Congressman Tom Cole (R-OK4) and Senator Markwayne Mullin (R-OK) joined Senator Jacky Rosen (D-NV) and Congresswoman Dina Titus (D-NV) last week in reintroducing the bipartisan, bicameral Medical Student Education Authorization Act, to authorize the Medical Student Education (MSE) Program through fiscal year 2025.
The MSE Program provides grants to public institutions of higher education to expand or support graduate education for physicians in states with the most severe primary care provider shortages.
Oklahoma currently ranks 48 in the nation in physician to population ratio, with about 1 doctor for every 477 citizens. One of the factors contributing to the shortage is a shortage of residency slots.
"We know that of medical students who do their residency in the state, over 50 percent -- close to 60 to 70 percent -- will stay within the state," said Dr. Diane Heaton, a Tulsa-area radiation oncologist who is currently president of the Oklahoma State Medical Association. "We currently are seeing medical students not being able to do residency and that’s just a devastating situation."

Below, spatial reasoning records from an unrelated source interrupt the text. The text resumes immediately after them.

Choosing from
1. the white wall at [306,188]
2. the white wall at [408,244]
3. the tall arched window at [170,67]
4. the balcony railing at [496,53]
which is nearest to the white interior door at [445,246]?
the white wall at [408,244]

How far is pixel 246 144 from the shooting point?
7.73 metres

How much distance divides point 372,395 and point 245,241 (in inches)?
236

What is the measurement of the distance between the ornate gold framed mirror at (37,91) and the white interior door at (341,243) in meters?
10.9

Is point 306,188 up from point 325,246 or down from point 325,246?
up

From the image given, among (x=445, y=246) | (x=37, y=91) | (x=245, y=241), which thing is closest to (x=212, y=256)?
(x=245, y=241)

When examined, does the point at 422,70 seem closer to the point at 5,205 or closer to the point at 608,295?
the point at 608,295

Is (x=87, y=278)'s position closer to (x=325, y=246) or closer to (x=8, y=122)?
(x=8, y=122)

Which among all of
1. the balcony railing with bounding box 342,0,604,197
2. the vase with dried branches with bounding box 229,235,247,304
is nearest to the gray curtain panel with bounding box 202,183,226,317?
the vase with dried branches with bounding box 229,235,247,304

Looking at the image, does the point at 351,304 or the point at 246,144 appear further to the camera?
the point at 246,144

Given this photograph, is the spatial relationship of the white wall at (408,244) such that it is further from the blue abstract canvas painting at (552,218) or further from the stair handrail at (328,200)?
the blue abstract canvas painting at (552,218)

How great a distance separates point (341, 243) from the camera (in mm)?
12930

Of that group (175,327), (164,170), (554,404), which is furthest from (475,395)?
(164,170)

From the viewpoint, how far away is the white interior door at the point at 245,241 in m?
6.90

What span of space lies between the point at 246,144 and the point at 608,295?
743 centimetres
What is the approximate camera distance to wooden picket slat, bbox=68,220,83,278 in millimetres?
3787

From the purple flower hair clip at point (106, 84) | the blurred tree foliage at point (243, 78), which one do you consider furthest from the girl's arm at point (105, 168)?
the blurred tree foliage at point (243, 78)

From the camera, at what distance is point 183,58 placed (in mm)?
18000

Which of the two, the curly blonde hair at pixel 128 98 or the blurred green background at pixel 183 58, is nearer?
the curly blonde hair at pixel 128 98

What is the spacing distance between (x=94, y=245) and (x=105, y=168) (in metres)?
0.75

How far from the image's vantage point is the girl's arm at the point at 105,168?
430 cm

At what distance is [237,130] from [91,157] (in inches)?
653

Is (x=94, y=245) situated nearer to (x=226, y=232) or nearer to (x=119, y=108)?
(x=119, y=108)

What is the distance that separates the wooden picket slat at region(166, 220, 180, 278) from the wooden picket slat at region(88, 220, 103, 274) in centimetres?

Dr. Heaton said this year close to ten percent of students graduating from Oklahoma medical schools did not match with their in-state choice for residency, sending them scrambling to find slots out of state.
"And once they’re gone and they’ve settled in another area, we may as well have lost them," said Dr. Heaton in an interview Monday. "These were Oklahoma students who were fostered and supported from grade school on, and to think that we’re going to lose them at the last moment is just harmful for our state."
Rep. Cole and Sen. Mullin are both optimistic the MSE program, if it is reauthorized, will improve the situation. Cole, who along with then-Senator Jim Inhofe helped create the program in 2019, said there are already signs it's working.
"One key indicator of the program’s current success in tribal communities," said Cole in a statement last week, "is the fact that nearly half of medical students self-identifying as Native American are enrolled in a medical school participating in this program."
Doctor Heaton acknowledges residency slots are expensive -- the residents still need educational support and they get paid a salary. She said the hospital she works out of, Hillcrest Hospital, had hoped to add twenty residency slots in surgery, vascular surgery and primary medicine this year, but couldn't, due to lack of funding.
Heaton is grateful to the Oklahoma and Nevada members who introduced the legislation and urges all to support its passage.
"Absolutely, I can’t think of any better use for our dollars," Heaton said."We’re all getting older and we need young physicians to care for the health of our population."